Q: I enjoy your column each week and have a refinancing question for you. I purchased my house in 1997 and refinanced in 2003. My current loan balance is small at about $75,000.

On Tuesday, I received an offer from my current mortgage lender offering to lower my rate from 6 percent to 4.63 percent with a 30-year fixed rate mortgage with no closing costs: no origination fee, no appraisal fee, no title insurance fee, no attorney fee, no settlement or closing fee, no notary fee, no flood determination fee, no courier/overnight delivery fee, no abstract or title search, no recording fee, no city/county tax/stamps fee.

This offer is only good for a couple of days.

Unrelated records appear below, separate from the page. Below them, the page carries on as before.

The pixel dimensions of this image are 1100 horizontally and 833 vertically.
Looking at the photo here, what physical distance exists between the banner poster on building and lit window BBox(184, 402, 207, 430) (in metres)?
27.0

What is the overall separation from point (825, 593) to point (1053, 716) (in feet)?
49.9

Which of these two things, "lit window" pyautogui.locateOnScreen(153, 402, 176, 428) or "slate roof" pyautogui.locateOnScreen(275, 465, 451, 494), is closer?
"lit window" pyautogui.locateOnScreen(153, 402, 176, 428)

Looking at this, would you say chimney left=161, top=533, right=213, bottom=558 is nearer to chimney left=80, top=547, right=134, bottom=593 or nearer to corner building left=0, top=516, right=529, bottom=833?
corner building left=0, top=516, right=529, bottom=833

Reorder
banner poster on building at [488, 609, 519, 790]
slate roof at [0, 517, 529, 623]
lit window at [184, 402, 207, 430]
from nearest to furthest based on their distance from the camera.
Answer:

I called the number on the letter from my lender and was told I’d save $150 a month. My question is this: Wouldn’t I be paying more for the entire loan at the end of the mortgage in the year 2032, if I refinanced with a 30-year fixed even though it is a lower rate?

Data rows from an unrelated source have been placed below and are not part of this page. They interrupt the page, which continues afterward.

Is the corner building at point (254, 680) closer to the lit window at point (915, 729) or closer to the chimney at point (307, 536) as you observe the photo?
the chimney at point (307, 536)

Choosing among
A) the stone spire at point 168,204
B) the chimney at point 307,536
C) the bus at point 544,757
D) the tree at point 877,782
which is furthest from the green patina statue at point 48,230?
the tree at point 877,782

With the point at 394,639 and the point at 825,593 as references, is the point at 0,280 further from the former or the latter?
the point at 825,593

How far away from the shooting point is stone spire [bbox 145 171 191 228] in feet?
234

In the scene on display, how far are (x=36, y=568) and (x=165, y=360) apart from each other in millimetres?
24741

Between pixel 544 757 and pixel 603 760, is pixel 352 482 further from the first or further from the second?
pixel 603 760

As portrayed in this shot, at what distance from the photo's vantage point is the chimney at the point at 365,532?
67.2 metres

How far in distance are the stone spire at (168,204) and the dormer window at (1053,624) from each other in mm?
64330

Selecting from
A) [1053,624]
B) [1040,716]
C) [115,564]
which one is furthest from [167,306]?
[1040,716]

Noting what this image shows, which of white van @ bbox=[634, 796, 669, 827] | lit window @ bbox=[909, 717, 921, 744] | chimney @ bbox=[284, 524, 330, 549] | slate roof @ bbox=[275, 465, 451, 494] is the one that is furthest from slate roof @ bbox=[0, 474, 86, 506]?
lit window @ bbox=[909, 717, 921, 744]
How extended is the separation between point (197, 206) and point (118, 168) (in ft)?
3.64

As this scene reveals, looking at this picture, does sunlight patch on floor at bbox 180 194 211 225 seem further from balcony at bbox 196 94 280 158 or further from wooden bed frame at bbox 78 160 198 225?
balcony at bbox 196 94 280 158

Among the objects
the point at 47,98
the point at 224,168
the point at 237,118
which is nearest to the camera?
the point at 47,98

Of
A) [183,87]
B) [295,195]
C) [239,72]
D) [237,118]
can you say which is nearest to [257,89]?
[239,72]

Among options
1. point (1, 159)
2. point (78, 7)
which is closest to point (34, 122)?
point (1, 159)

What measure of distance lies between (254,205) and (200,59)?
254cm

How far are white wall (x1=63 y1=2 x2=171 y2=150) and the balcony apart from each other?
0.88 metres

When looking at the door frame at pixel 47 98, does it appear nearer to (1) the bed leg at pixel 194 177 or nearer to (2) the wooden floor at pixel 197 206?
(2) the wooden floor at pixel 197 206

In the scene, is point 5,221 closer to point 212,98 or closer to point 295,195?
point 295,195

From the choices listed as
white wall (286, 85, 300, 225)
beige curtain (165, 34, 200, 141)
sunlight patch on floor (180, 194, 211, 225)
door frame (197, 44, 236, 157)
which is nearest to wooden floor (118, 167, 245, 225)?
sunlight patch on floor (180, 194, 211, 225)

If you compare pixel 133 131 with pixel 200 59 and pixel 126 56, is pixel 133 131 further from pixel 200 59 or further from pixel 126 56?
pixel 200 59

A: Before you refinance on those terms with your current lender – even if there are no fees involved – you would want to shop your deal around. Based on the interest rates these days, you might find that you might get a much better deal with a different mortgage lender or mortgage broker.

Your lender is offering to reduce your interest rate by a bit over one percent, but you might be able to get your loan reduced by two percent or more by shopping around.

But your question does raise an interesting point. For you to accurately compare your existing loan with a new loan, you need to use a mortgage calculator that can tell you what you should pay on your new loan to pay it off in full on the day you’d pay off your existing loan. That is to say, if your current loan will be paid in full in 21 years, you’d need to compute your payment on the new loan so that you’d pay it off in twenty one years and not pay an extra nine years of interest.

Given this information, if your current lender is not adding fees or expenses to the amount you’d owe the lender, and they are simply giving you a new loan at a new and lower interest rate, you will save money. Not as much as the $150 per month they quoted you, but you will save money nonetheless.

If your loan balance is about $75,000 and your new rate is 4.625 percent, your new monthly payment on a 30-year loan would be about $385, but if you amortize that over 21 years instead, your payment would be about $465, or about eighty dollars more.

So while they said you’d save about $150 per month, you would actually reduce your payments by about $70 per month nonetheless to pay off your loan at the same time as under your old loan. But you might be able to find a lender willing to refinance your low balance mortgage by giving you a 20-year loan.

And, the real prize would be for you to refinance your loan to a 15-year loan. You can probably find a lender willing to give you a 15-year mortgage for 3.5 percent or less. In this case, you’d lower your interest rate nearly 3 percentage points and shave 6 years off the loan term. It’s a huge win for you in terms of savings.

The only issue for you would be to make sure that the costs to refinance your loan are kept low. If your costs are high, it may take you years to see the benefit of refinancing. If the costs in your state will be high to refinance, your best bet might be to take your lender’s offer.

So start shopping around for a 20-year or 15-year loan with four or five different types of lenders.